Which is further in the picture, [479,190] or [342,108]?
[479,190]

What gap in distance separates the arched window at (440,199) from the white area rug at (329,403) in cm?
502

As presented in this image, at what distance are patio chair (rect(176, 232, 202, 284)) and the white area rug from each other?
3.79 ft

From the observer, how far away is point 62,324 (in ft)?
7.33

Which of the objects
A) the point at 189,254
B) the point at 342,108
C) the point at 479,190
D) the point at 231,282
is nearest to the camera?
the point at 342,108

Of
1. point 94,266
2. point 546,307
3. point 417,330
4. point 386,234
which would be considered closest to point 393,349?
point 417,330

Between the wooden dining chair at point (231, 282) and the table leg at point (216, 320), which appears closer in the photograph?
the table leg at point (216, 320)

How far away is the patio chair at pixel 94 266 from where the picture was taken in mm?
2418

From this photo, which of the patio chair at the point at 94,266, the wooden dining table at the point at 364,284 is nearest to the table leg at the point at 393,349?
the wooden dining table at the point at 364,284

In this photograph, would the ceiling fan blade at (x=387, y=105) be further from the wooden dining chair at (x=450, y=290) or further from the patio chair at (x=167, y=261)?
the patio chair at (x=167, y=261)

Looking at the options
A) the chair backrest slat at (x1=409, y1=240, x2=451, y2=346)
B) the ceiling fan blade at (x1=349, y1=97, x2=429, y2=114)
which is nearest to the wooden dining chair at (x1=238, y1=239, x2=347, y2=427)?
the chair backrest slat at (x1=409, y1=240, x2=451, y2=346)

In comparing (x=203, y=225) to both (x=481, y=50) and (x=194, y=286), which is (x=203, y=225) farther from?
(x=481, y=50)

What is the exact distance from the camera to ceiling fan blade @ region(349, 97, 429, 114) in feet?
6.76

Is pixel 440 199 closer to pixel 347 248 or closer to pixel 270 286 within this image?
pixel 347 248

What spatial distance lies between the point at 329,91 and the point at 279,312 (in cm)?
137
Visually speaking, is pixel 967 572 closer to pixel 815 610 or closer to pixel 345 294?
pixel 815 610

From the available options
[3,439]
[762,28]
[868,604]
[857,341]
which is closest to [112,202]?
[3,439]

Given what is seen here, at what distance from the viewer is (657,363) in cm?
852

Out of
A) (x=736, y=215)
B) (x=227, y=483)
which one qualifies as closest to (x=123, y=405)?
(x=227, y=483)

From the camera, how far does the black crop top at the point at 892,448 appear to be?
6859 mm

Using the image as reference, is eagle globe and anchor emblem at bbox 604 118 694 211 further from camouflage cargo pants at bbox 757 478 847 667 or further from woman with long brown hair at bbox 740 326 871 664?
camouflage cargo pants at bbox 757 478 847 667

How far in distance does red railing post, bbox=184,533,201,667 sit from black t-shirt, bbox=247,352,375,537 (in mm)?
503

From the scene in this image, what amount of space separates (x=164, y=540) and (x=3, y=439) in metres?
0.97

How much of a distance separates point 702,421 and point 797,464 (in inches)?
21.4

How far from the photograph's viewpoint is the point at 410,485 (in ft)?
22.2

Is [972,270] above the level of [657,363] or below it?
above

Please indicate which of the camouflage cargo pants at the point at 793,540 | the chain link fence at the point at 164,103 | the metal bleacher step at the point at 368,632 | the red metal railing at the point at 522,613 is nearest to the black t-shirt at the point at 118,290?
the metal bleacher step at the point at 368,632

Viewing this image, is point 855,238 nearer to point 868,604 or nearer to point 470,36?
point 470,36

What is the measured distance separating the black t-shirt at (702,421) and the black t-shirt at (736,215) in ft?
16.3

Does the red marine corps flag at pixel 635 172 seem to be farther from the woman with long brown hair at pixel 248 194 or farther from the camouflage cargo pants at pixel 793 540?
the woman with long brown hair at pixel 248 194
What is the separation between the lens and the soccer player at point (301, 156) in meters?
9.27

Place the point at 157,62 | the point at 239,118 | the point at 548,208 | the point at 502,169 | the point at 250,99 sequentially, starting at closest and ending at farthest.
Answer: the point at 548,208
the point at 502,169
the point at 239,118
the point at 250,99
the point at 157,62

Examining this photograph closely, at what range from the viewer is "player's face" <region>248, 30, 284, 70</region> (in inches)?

### [Stated exercise]
Select every line of the records that contains the word "bleacher" and copy each one in full.

### [Response below]
Please indicate which of the camouflage cargo pants at the point at 793,540 | the chain link fence at the point at 164,103 | the metal bleacher step at the point at 368,632 | the red metal railing at the point at 522,613 is nearest to the black t-shirt at the point at 118,290?
the metal bleacher step at the point at 368,632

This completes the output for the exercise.